India’s drivers: licensed to kill3 min read . Updated: 12 Sep 2007, 12:19 AM IST
India’s drivers: licensed to kill
India’s drivers: licensed to kill
Governments embrace complexity. But innovative thinking can solve tough problems. Take India’s huge number of road accidents. They occur because India’s roads swarm with vehicles in the hands of unskilled drivers who would never get a driving licence in Europe or America. They would fail the rigorous driving test every candidate is put through in those safety-conscious societies.
Here, in India, anybody can get a driving licence by greasing palms in government transport offices. The result is that India has one of the highest road accident rates in the world. This rate will drop if the government dilutes its driving-licence monopoly and permits India’s top auto companies to issue them, too.
If this were to happen, driving standards will improve because a Maruti, Tata Motors or Mahindra driving-licence authority will fail candidates with insufficient driving skills. Somebody may say privatization won’t help because the failed applicants will get a government-issued driving licence and get onto the road. True, but over time, the government-issued driving licence will be discredited by market forces. Private-sector licences will be sought for their credibility. Car, bus and taxi drivers will seek them to improve their employability. Employers will prefer a driver with a private-sector driving licence to one with a government-issued one. Even parents anxious about their children’s safety will insist that they get a private-sector driving licence before they get on the road. In a few years, the government-issued licence will lose all value.
Privatizing the issue of driving licences will pose no legal obstacle. It can be done with a simple amendment of the Motor Vehicles Act. There’s no political obstacle either. If the government can privatize airlines and telecom networks, it can privatize driving-licence issue. Besides, India has no other choice. In the US, road accident deaths fell from nearly 55,000 in 1970 to around 45,000 in 2003. In India, they rose from 81,000 to 98,000 in the last five years alone. And road accident injuries shot up from 383,000 in 2003 to 447,000 in 2005.
In Britain, a candidate’s driving skill isn’t sufficient to get him a licence. He must have practical knowledge of his car engine. An examiner asks him to check a car’s engine oil, the coolant and windscreen washer level, brake fluid reservoir, the state of the hand-brake, and even tyres for tread depth. The actual driving test lasts a tough 40 minutes in which a candidate has to reverse his vehicle around a corner and up the street along a kerb. If he touches the kerb, he flunks. If he reverses too far from the kerb, he flunks again. An average Briton gets a driving licence only after two-three attempts. The result is a long-time continuing decline in Britain’s road accident rate.

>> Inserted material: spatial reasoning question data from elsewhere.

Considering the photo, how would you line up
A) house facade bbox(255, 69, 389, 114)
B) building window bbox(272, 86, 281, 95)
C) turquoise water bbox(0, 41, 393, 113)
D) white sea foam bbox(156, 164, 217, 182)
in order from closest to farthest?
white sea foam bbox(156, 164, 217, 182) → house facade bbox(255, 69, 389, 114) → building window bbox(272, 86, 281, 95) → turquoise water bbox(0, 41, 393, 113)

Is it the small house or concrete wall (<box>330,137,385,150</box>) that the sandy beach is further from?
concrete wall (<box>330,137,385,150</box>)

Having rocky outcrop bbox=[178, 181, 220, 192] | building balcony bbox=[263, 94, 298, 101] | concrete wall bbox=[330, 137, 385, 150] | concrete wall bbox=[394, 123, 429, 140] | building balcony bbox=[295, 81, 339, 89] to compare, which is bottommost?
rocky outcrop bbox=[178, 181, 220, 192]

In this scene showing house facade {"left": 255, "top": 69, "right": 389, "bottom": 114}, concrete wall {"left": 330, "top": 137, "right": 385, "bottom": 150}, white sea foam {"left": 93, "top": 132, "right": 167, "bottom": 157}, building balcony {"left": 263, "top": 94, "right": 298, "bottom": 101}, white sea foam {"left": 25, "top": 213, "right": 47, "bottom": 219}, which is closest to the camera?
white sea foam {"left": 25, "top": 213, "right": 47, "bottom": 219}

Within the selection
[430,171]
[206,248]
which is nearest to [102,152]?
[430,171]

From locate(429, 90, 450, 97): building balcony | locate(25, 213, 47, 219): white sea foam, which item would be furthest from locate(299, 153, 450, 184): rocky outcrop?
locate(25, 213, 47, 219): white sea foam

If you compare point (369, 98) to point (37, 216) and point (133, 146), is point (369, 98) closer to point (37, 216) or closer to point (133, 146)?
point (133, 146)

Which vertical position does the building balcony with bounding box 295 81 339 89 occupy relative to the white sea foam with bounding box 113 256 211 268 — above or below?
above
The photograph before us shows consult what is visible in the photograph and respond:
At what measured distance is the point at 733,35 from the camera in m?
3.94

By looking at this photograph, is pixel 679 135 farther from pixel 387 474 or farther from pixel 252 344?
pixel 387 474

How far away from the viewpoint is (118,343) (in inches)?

India’s roads will also become safer if driving skills are tested by private sector auto companies. The companies don’t have to replace the government’s transport offices. They can be parallel service providers such as Jet Airways in the aviation sector or Bharti in telecom. The privatization doesn’t have to be done nation-wide. Even if it’s tried and tested in Delhi or Mumbai, it’ll make a huge difference because Delhi’s vehicle population (4.2 million) is six times that of Bihar (700,000). Any move to privatize the giving of driving licences will be stoutly resisted by politicians and officials. They fatten on their current monopoly. Issuing new driving licences and renewing old ones is a gigantic industry. India has 7.6 crore motorized vehicles and their number rises by 4 million a year. Government transport offices issued 4 million driving licences in fiscal 2001-02. To avoid standing in long queues, applicants pay anything from Rs200 to Rs2,000 to speed up their work.
So, India’s 650-plus transport offices have an illegal turnover of a few hundred crore rupees, which is shared by politicians and government officials. Naturally, they will fight to retain this lucrative monopoly.
There’s an irresistible argument for diluting this monopoly. The dilution will be a pro-poor measure. Road accidents in India don’t kill the affluent sitting inside cars. The accidents kill and injure middle-class and low-income pedestrians and two-wheeler riders. It’s these people whose lives will be saved when private-sector driving licence authorities start working with uncompromising integrity.